- D. M. Francis House
- U.S. National Register of Historic Places
- Location: 1456 Meade Ln., Flagstaff, Arizona
- Coordinates: 35°13′06″N 111°39′26″W﻿ / ﻿35.21845°N 111.65717°W
- Area: less than one acre
- Built: 1917
- Architectural style: Bungalow/craftsman
- MPS: Flagstaff MRA
- NRHP reference No.: 86000902
- Added to NRHP: April 30, 1986

= D. M. Francis House =

Historic house in Arizona, United States

The D. M. Francis House, at 1456 Meade Lane in Flagstaff, Arizona, is a historic bungalow house which was home of a large-scale sheepman. It was built in 1917 and was listed on the National Register of Historic Places in 1986.

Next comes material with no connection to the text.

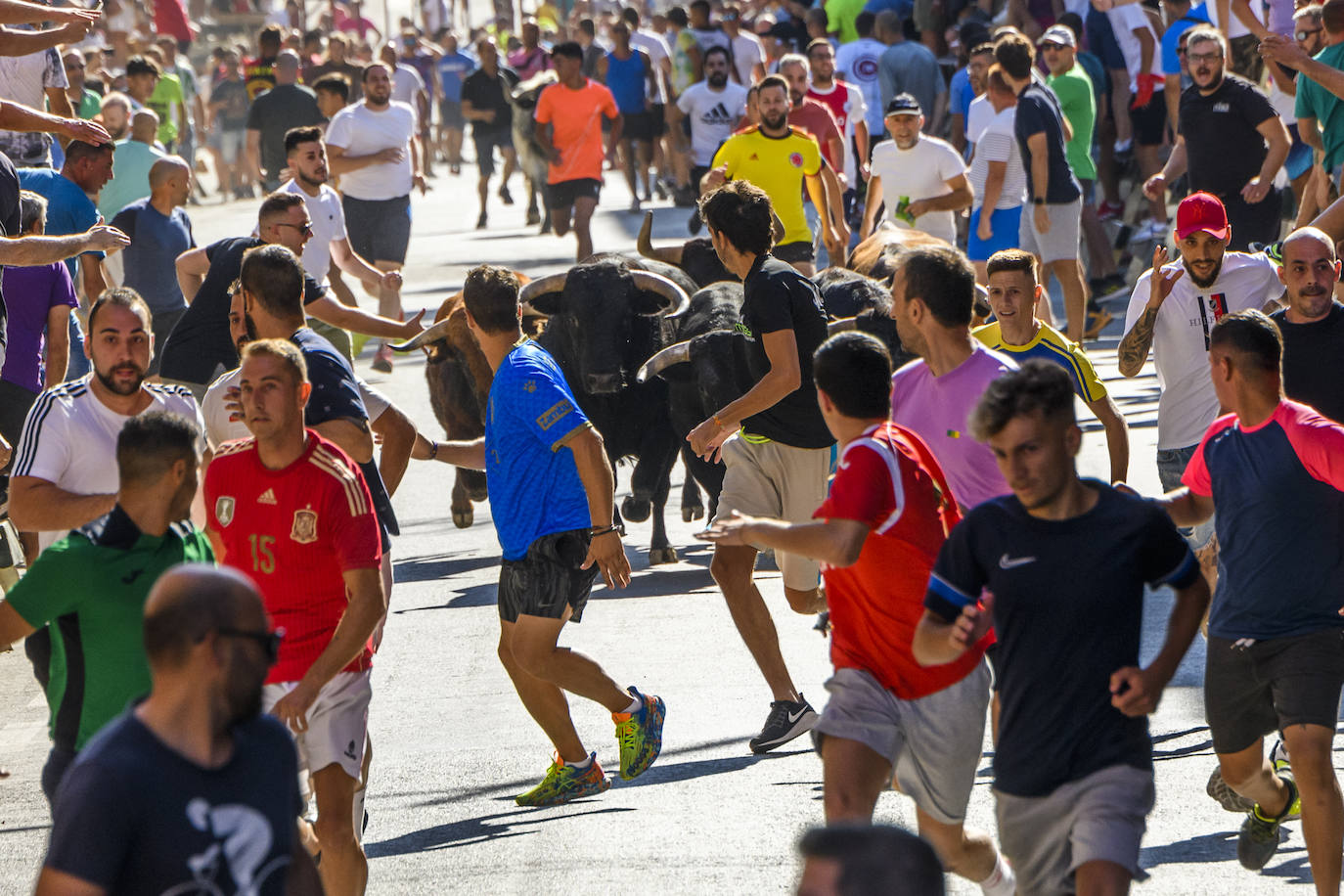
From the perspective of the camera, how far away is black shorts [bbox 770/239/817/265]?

It was built as a home for D. M. Francis, who was prominent in sheepraising in Coconino County. Francis "was one of the only 47 pioneer sheepmen who established ranches in Coconino County between 1881 and 1890." Francis teamed up with Hugh E. Campbell in forming the Campbell-Francis Sheep Co., which was one of the largest sheepraising companies in Arizona in the early 1900s.

In 1943 the front of the house was partially covered by vines.

The house was surveyed as part of a study of historic resources of Flagstaff in 1985; the study termed it "the finest local academic example of
the Craftsman Bungalow style combining wood detailing with the massive walls and porch piers of locally available malpais rubble."

It was deemed significant for association with Francis and as the "best local representative of the Bungalow style." The house "fully articulates the design concepts and themes of the Bungalow style", and its "use of locally available malpais rock in construction combined with wood shingled walls is a classic expression of the Craftsman principles.

Google Streetview imagery from 2009 shows that the porch has been closed in with windows in between the malpais columns of the porch, which detracts from the Bungalow styling and from the historic character of the house.